Saved entries

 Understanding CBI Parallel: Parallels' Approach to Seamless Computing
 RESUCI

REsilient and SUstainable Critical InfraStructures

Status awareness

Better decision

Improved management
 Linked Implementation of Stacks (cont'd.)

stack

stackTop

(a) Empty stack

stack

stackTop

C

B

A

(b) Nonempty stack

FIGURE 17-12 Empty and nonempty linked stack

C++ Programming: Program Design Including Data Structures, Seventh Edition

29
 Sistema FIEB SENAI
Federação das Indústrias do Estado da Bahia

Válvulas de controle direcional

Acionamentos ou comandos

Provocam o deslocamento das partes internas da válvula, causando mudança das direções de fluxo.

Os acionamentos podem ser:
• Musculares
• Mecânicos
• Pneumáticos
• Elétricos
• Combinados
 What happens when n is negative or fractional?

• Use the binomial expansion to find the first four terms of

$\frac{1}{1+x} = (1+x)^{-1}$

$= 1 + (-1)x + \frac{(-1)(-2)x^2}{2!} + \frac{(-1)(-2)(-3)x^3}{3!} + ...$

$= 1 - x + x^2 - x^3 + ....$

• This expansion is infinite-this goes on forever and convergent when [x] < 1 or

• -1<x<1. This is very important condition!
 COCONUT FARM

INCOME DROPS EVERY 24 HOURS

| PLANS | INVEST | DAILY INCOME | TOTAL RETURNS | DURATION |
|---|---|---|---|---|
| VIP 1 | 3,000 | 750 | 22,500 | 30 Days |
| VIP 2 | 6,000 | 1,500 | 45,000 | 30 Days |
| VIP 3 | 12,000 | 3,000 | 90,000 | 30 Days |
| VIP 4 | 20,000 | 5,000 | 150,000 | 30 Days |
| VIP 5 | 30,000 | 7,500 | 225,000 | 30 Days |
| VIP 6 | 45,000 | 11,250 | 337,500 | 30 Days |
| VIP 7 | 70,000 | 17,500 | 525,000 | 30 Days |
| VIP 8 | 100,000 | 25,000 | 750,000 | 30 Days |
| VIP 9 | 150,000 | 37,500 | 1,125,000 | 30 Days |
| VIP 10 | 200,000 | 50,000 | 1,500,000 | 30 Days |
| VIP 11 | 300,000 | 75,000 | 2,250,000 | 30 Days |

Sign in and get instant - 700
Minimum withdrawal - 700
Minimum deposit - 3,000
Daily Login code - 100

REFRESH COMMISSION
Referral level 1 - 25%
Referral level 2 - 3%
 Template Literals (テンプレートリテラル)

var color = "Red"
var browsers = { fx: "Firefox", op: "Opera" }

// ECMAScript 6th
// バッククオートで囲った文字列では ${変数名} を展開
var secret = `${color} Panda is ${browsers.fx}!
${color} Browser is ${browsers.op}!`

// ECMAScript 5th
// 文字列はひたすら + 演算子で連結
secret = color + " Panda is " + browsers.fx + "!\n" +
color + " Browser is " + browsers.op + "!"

▸ **WHAT THE EXERCISE ASKS**
Output the data exactly, in full.

▸ **SOLUTION**
 Understanding CBI Parallel: Parallels' Approach to Seamless Computing
 RESUCI

REsilient and SUstainable Critical InfraStructures

Status awareness

Better decision

Improved management
 Linked Implementation of Stacks (cont'd.)

stack

stackTop

(a) Empty stack

stack

stackTop

C

B

A

(b) Nonempty stack

FIGURE 17-12 Empty and nonempty linked stack

C++ Programming: Program Design Including Data Structures, Seventh Edition

29
 Sistema FIEB SENAI
Federação das Indústrias do Estado da Bahia

Válvulas de controle direcional

Acionamentos ou comandos

Provocam o deslocamento das partes internas da válvula, causando mudança das direções de fluxo.

Os acionamentos podem ser:
• Musculares
• Mecânicos
• Pneumáticos
• Elétricos
• Combinados
 What happens when n is negative or fractional?

• Use the binomial expansion to find the first four terms of

$\frac{1}{1+x} = (1+x)^{-1}$

$= 1 + (-1)x + \frac{(-1)(-2)x^2}{2!} + \frac{(-1)(-2)(-3)x^3}{3!} + ...$

$= 1 - x + x^2 - x^3 + ....$

• This expansion is infinite-this goes on forever and convergent when [x] < 1 or

• -1<x<1. This is very important condition!
 COCONUT FARM

INCOME DROPS EVERY 24 HOURS

| PLANS | INVEST | DAILY INCOME | TOTAL RETURNS | DURATION |
|---|---|---|---|---|
| VIP 1 | 3,000 | 750 | 22,500 | 30 Days |
| VIP 2 | 6,000 | 1,500 | 45,000 | 30 Days |
| VIP 3 | 12,000 | 3,000 | 90,000 | 30 Days |
| VIP 4 | 20,000 | 5,000 | 150,000 | 30 Days |
| VIP 5 | 30,000 | 7,500 | 225,000 | 30 Days |
| VIP 6 | 45,000 | 11,250 | 337,500 | 30 Days |
| VIP 7 | 70,000 | 17,500 | 525,000 | 30 Days |
| VIP 8 | 100,000 | 25,000 | 750,000 | 30 Days |
| VIP 9 | 150,000 | 37,500 | 1,125,000 | 30 Days |
| VIP 10 | 200,000 | 50,000 | 1,500,000 | 30 Days |
| VIP 11 | 300,000 | 75,000 | 2,250,000 | 30 Days |

Sign in and get instant - 700
Minimum withdrawal - 700
Minimum deposit - 3,000
Daily Login code - 100

REFRESH COMMISSION
Referral level 1 - 25%
Referral level 2 - 3%
 Template Literals (テンプレートリテラル)

var color = "Red"
var browsers = { fx: "Firefox", op: "Opera" }

// ECMAScript 6th
// バッククオートで囲った文字列では ${変数名} を展開
var secret = `${color} Panda is ${browsers.fx}!
${color} Browser is ${browsers.op}!`

// ECMAScript 5th
// 文字列はひたすら + 演算子で連結
secret = color + " Panda is " + browsers.fx + "!\n" +
color + " Browser is " + browsers.op + "!"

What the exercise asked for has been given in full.